CONSIGNES:
A – Recopiez mot pour mot le passage du texte sur l’autonomie qui va de "Nous entendons par" jusqu’à "manières très différentes.".
B – Traduisez en anglais cette phrase du texte sur l’autonomie : « Personne de nos jours n’oserait se déclarer opposé à l’autonomie. »

TEXTE FOURNI:
Table des matières
Le choix de l’autonomie comme “fil rouge”
Nous entendons par autonomie la définition “classique” à savoir “le droit de chaque personne à disposer d’elle-même”. Cette notion est bien plus battue en brèche qu’elle n’y parait. Personne de nos jours n’oserait se déclarer opposé à l’autonomie. C’est peut-être parce que le mot autonomie, peut se lire de manières très différentes.
Pour certains, » l’apprentissage de l’autonomie » consiste à apprendre à l’enfant à faire “seul” ce que l’on veut qu’il fasse : «Je t’apprends à mettre tes chaussures pour que tu puisses sortir jouer dehors lorsque je le voudrai».
À la Maison des enfants nous accompagnons l’enfant à faire ce qu’il a choisi de faire : «Si tu as besoin de mettre tes chaussures parce que tu veux aller jouer dehors, je peux t’apporter mon aide».
Le choix de l’école du troisième type
Nous avons emprunté ce terme à Bernard Collot. En résumé, il classe les écoles en trois types.

DONNÉES:
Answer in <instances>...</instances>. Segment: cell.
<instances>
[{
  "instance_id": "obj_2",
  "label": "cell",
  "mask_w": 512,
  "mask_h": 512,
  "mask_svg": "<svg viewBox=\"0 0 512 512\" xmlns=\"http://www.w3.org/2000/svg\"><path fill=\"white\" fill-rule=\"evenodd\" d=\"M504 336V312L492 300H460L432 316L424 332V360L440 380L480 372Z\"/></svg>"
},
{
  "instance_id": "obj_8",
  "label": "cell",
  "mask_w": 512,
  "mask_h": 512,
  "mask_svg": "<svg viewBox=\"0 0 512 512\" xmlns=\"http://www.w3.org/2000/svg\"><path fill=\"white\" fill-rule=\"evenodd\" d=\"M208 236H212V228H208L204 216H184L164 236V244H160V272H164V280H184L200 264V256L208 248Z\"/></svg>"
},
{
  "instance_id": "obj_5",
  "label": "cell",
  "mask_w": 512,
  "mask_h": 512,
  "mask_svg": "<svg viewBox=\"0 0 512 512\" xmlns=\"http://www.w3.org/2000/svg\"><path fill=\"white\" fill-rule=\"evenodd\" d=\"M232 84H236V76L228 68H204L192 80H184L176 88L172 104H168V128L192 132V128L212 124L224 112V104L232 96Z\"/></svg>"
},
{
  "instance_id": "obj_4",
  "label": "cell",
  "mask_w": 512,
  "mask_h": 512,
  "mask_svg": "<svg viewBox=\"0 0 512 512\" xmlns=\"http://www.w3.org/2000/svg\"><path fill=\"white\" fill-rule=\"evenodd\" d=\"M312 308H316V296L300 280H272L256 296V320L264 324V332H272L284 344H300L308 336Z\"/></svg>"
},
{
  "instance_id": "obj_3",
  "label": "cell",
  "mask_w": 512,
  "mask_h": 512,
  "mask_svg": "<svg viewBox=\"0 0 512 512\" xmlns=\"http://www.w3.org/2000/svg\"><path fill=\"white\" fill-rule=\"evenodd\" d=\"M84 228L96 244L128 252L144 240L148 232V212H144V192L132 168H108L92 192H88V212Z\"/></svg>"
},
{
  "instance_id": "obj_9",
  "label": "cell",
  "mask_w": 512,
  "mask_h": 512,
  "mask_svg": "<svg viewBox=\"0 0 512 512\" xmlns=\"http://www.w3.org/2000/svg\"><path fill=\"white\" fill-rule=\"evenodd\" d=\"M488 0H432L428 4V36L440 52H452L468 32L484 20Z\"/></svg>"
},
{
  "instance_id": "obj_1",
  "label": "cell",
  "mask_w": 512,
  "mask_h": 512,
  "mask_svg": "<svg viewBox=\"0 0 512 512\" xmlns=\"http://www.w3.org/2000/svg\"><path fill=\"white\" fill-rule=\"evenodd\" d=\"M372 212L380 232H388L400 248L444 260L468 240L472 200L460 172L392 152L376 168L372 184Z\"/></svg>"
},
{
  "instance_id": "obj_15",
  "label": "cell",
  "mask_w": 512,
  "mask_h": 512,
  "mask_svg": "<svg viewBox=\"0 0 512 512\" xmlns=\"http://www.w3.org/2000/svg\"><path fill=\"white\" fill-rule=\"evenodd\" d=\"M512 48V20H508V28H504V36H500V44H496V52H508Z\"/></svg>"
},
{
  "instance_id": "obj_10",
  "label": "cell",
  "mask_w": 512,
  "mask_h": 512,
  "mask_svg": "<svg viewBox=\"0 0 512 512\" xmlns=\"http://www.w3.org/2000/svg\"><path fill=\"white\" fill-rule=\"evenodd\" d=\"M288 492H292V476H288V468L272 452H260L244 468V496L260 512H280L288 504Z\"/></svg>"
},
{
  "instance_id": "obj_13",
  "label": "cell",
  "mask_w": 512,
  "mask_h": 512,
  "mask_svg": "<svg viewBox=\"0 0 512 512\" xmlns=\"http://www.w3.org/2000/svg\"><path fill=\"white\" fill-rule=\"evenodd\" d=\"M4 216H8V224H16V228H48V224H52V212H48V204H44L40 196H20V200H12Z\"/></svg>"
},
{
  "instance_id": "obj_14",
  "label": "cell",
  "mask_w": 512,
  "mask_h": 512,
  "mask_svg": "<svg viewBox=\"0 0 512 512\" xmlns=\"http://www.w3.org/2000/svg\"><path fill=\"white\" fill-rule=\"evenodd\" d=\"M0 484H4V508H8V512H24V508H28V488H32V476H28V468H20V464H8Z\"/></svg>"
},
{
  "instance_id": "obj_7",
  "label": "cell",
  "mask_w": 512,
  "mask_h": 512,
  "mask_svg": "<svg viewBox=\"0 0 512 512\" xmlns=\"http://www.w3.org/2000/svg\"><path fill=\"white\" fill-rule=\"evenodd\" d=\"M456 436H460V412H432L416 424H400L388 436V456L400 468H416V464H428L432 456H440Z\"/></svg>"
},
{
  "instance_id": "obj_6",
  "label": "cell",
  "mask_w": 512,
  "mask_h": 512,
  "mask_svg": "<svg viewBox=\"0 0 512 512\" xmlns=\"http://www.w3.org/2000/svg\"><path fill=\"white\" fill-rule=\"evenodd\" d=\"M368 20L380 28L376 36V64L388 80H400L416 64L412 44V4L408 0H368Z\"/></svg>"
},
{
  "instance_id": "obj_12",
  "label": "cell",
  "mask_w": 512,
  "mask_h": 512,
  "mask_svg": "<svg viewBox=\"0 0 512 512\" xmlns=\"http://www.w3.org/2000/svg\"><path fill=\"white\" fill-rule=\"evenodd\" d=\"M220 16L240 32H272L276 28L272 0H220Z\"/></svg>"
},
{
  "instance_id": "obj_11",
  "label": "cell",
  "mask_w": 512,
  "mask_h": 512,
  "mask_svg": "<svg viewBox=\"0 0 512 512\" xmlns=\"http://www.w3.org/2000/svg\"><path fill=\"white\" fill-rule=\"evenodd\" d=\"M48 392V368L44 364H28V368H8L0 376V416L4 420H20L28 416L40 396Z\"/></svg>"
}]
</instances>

RÉSULTATS:
A –
Nous entendons par autonomie la définition “classique” à savoir “le droit de chaque personne à disposer d’elle-même”. Cette notion est bien plus battue en brèche qu’elle n’y parait. Personne de nos jours n’oserait se déclarer opposé à l’autonomie. C’est peut-être parce que le mot autonomie, peut se lire de manières très différentes.

B – Nowadays, no one would dare to declare themselves opposed to autonomy.